LA CAUSALITÉ SELON NEWTON


107. — Aucun Dieu peut-être ne ressemble à son créateur autant que le Dieu de Leibniz. Cette monade centrale, qui se contemple elle-même sous ses divers aspects, qui s’exprime en une infinité de fulgurations, toutes identiques en leur fond et différant toutes pourtant avec le moment et selon le point de vue, c’est l’image fidèle du philosophe. Si amples et si nombreux sont les replis où sa pensée tour à tour s’enveloppe et se déroule qu’après deux siècles on ne peut encore assurer qu’ils aient été tous divulgués.

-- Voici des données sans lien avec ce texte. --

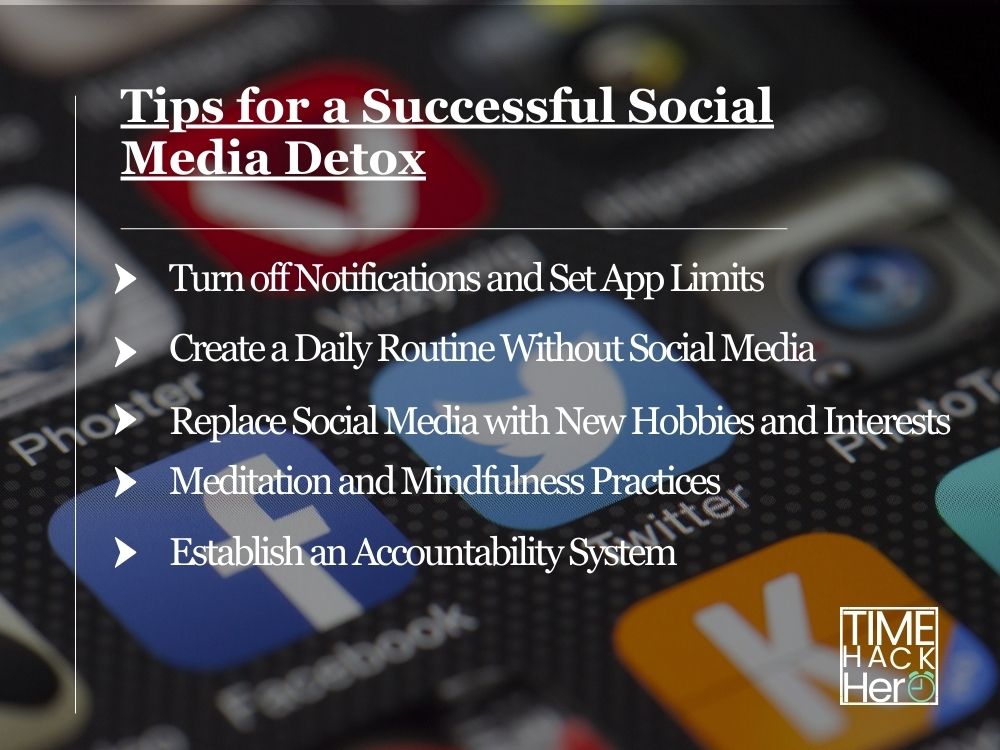 Tips for a Successful Social Media Detox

Tout d’abord, la profondeur du génie leibnizien devance les temps. Ainsi, pour être en état de comprendre tout ce que portait en soi, dans l’esprit même de Leibniz, le principe de la conservation de la force, il a fallu attendre le milieu du xixe siècle. Leibniz écrivait à Clarke dans les derniers mois de sa vie : « J’avais soutenu que les forces actives se conservent dans le monde. On m’objecte que deux corps mols ou non élastiques, concourant entre eux, perdent de leur force. Je réponds que non. Il est vrai que les touts la perdent par rapport à leur mouvement total, mais les parties la reçoivent, étant agitées intérieurement par la force du concours ou du choc. Ainsi, ce déchet n’arrive qu’en apparence. Les Forces ne sont point détruites, mais dissipées parmi les parties menues. Ce n’est pas les perdre, mais c’est faire comme font ceux qui changent la grosse monnaie en petite[1]. »

Il faut aussi tenir compte des particularités qui caractérisent l’histoire du leibnizianisme, faire le départ entre ce que Leibniz a livré de son système au public, et ce qu’il en a gardé pour lui-même dans le secret d’une méditation sans cesse renouvelée, ou ce qu’il a laissé entrevoir à ses corres-

  1. 5e Écrit contre Clarke, sur le § 38, G., VII, 414. (Voir aussi Lettre à l’Hospital, du 15 janvier 1696, M. II, 308.) Sur quoi Henri Poincaré remarque (Thermodynamique, 2e édit., 1908, p. 7) : « On ne pouvait exprimer plus clairement l’hypothèse qui a été l’origine de la théorie mécanique de la chaleur. » Cf. Bouasse, Introduction à l’Étude des Théories de la Mécanique, 1895, p. 266.